The number of personal names and their variants (e.g. over 100 ways to spell Jun'ichirō) is in the world is in the billions. The number of place names is also large, but they have fewer variants. Identifying names and their variants is a difficult computational linguistic task. Named Entity Recognition (NER) is a hot topic in computational linguistics and plays an important role in many IT applications.
To enhance this technology, CJKI maintains comprehensive databases of several million proper nouns, especially of Japanese names and Chinese names. This document describes some issues of Japanese name variation and provides samples of our extensive Japanese name variant resources. For reference, see also The Role of Lexical Resources in CJK NLP Applications and Named Entity Contextual Clues.
Identifying, processing and normalizing names and their numerous variants are useful in a variety of applications, including:
- Anti money-laundering by financial institutions.
- Security applications such as identifying suspected name variants of terrorists and criminals.
- Query processing by search engines.
- Immigration control systems.
- Improving the accuracy of machine translation.
- Entity and information extraction.
- Segmentation and morphological analysis of CJK languages.
Large databases of name variants play a critical role in such applications. CJKI maintains databases of several million names and name variants in all major and most minor romanization systems for Chinese, Japanese and Korean, including the major Chinese dialects, as well as for Arabic and Spanish.
Japanese personal names are extremely numerous. Our database contains about 400,000 unique given names and some 150,000 surnames (see japname.htm for details).
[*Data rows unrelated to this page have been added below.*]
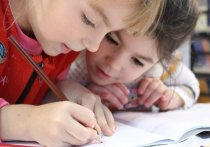 Родители белгородских школьников начали получать выплаты к новому учебному году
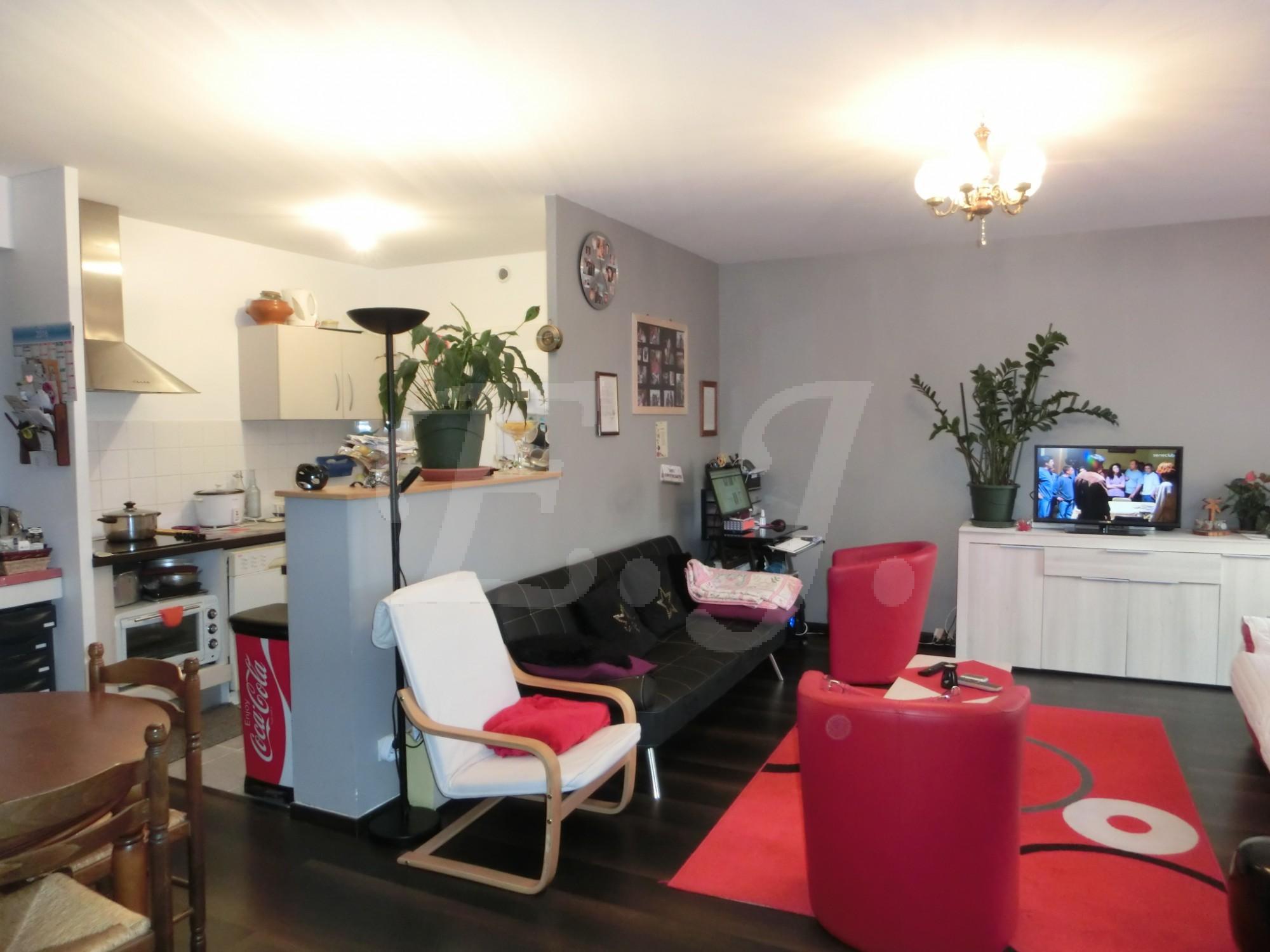 locations appartement dans r sidence t3 f3 cavaillon avec balcon et places de parking l. Black Bedroom Furniture Sets. Home Design Ideas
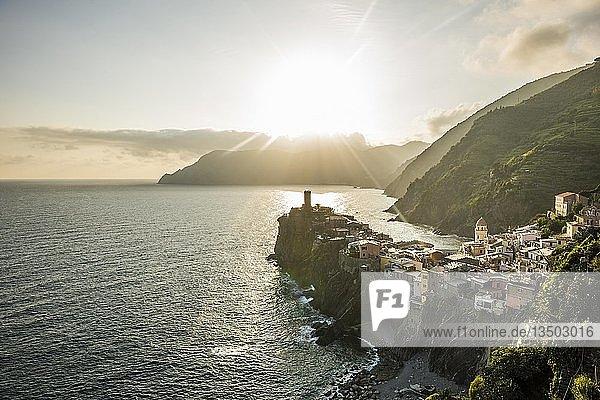 Ortsansicht Dorf mit bunten Häusern an der Küste bei Sonnenuntergang  Vernazza  UNESCO Weltkulturerbe  Cinque Terre  Riviera di Levante  Provinz La Spezia  Ligurien  Italien  Europa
If we add to this the numerous romanized variants, we get millions of names.
There are several well-established systems for romanizing Japanese, as well as various popular ones and even hybrid ones where the same word is written in a mixture of different systems. The principal systems and other systems that CJKI databases support are as follows (click on the link for details). The examples are for the name 大津 (おおづ) and 山口 (やまぐち).
| System | Example | Description |
|---|---|---|
| Hepburn | Ōzu | The most widely used system, in several variations as shown in Table 2 below. |
| Kunrei | Ôzu | The official Japanese government system that has become an ISO standard (ISO 3602). |
| Nippon | Ôdu | The predecessor of the Kunrei system but still in use. |
| Waapuro | Ouzu | Based on popular input methods. |
| English | Ozu | The most common English spelling based on Hepburn with long vowels omitted. |
| Germanic | Jamagutschi | German based romanization. |
| Romance | Yamagutchi | Romance language based romanization. |
| Variants | Oozu Ohzu Oodu Oudu Ohdu Odu | Miscellaneous variants of each system, such as the different flavors of Hepburn. |
CJKI's name variant databases contain millions of entries that cover all the above systems, their variants, and hybrids. Below are samples of these variants and a brief description of why there is so much variation. There are other systems, like the JSL system devised by Eleanor Jorden, and the ALA-LC system, essentially identical to the Revised Hepburn system, which are not shown in the samples below.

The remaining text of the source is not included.